Courtesy Photo / Chris Miller 
In this October 2018 photo, Bjorn Dihle inspects the acid mine drainage flowing into the Tulsequah River from a containment pond filled by effluent from the Tulsequah Chief Mine in British Columbia, Canada.

Courtesy Photo / Chris Miller In this October 2018 photo, Bjorn Dihle inspects the acid mine drainage flowing into the Tulsequah River from a containment pond filled by effluent from the Tulsequah Chief Mine in British Columbia, Canada.

Elected officials: Safe mining needed for salmon

Salmon advocates want mines to pay upfront

Salmon advocates, including members of the Congressional Wild Salmon Caucus, held a briefing Thursday laying out a number of strategies governments can take to incentivize mining companies to make environmental impacts a higher priority.

“We can’t say we’re anti-mining, we are for safe mining,” said U.S. Rep. Don Young, R-Alaska, co-chair of the salmon caucus.
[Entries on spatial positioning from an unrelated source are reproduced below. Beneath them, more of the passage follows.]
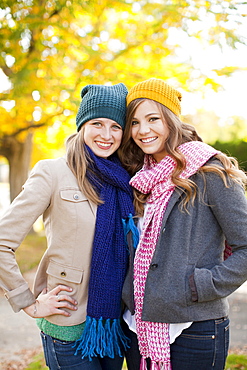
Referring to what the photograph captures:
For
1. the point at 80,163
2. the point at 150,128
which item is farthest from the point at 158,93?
the point at 80,163

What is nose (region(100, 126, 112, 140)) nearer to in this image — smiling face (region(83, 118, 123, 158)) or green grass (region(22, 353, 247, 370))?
smiling face (region(83, 118, 123, 158))

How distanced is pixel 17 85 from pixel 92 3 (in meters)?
1.34

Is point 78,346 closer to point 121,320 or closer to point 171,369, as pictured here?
point 121,320

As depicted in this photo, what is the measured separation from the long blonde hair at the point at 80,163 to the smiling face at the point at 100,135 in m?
0.05

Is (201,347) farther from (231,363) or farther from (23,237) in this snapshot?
(231,363)

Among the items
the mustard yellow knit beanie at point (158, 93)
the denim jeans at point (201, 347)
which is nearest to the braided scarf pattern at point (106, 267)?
the denim jeans at point (201, 347)

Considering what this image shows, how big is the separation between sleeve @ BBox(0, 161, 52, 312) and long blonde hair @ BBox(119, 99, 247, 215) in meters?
0.61

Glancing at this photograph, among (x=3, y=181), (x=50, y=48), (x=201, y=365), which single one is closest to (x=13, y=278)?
(x=201, y=365)

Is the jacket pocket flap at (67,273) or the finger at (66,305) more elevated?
the jacket pocket flap at (67,273)

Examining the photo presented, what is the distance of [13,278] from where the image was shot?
2.31 metres

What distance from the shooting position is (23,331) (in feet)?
17.4

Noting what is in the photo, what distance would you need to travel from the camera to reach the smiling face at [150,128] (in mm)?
2541

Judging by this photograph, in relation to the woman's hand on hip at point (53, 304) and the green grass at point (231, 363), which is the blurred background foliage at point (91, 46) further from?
the woman's hand on hip at point (53, 304)

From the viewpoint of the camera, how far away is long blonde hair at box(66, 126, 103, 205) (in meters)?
2.45
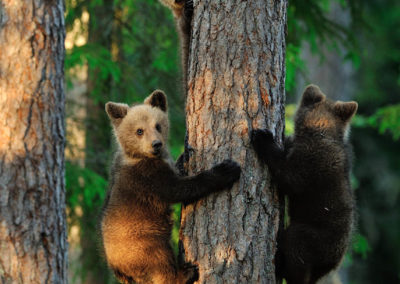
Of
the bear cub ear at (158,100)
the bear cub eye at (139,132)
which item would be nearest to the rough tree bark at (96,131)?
the bear cub ear at (158,100)

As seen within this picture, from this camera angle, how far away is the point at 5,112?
5.94 meters

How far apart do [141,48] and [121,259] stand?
21.9ft

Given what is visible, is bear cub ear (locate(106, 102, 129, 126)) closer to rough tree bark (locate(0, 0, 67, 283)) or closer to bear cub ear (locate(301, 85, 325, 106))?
rough tree bark (locate(0, 0, 67, 283))

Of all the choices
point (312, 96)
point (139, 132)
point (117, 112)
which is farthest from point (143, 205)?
point (312, 96)

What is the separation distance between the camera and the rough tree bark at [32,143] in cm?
570

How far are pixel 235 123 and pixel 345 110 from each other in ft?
5.60

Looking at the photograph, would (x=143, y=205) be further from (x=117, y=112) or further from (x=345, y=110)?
(x=345, y=110)

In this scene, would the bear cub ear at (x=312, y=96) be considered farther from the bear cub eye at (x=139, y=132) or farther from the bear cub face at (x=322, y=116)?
the bear cub eye at (x=139, y=132)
Thursday’s briefing focused on ways the provincial government of British Columbia can improve financial assurance laws and make companies take the risk of environmental impact more seriously.

The caucus co-chaired the briefing with Salmon Beyond Borders, a salmon advocacy group working for better protections of salmon habitats. Advocates said one of the major issues impacting salmon habitats is mining pollution in waters that flow from one country into another, in this case from Canada into the U.S. Many of these transboundary rivers are home to salmon habitats that play a critical role in the culture and economy of the Pacific Northwest, advocates said, and companies need to be held responsible for the impacts their industry creates.

[Tulsequah Chief Mine moves closer to clean up]

If governments require companies to put aside money upfront for potential disasters and long-term cleanup efforts, they’re more likely to take environmental protections more seriously, according to Jason Dion with the Canadian Institute for Climate Choices. Alaska requires certain financial assurances, Dion said, as does Quebec, but companies in British Columbia have avoided liability and in some cases, costs for cleanup have fallen to taxpayers.

Governments need to put a price on risk and thereby incentivize businesses to reduce it, using a financial policy to deal with an environmental problem. It sounds more complicated than it really is, he said.

“The mine knows it’s going to create a mess, this is just creating a financial assurance (there’s money for clean up),” Dion said.

The Tulsequah Chief Mine has been leaking pollutants into tributaries to the Taku River since the 1950s, and cleanup efforts over the years have been stalled by litigation and bankruptcies. But the proposals would ensure there is at least some private money available to help clean up sites like the Tulsequah Chief Mine.

There are two types of risk governments should create assurances for, non-remediation and disaster, Dion said. The first would require companies to put money down for future cleanups, that way even if the company goes bankrupt in the future, that company’s money will still be used to clean up. Disaster coverage is meant to cover accidents or other emergencies such as a dam failure like the Mount Polley mine disaster in 2014. Who is responsible for cleanup at the Tulsequah Chief Mine is still being litigated, but in the meantime, the provincial government of British Columbia has put more than $1 million toward the effort.

Young said he discussed the issue with Canadian partners who’d expressed a willingness to develop a long-term solution. Young also stressed the need for working together to find pragmatic solutions.

Young’s colleague in the Wild Salmon Caucus, Northern California Democratic U.S. Rep. Jared Huffman, and Democratic Washington State Sen. Jesse Soloman spoke at Thursday’s virtual briefing alongside Young.

“Let’s get something done together, let’s not holler at one another,” Young said. “Hate creates problems, love does not.”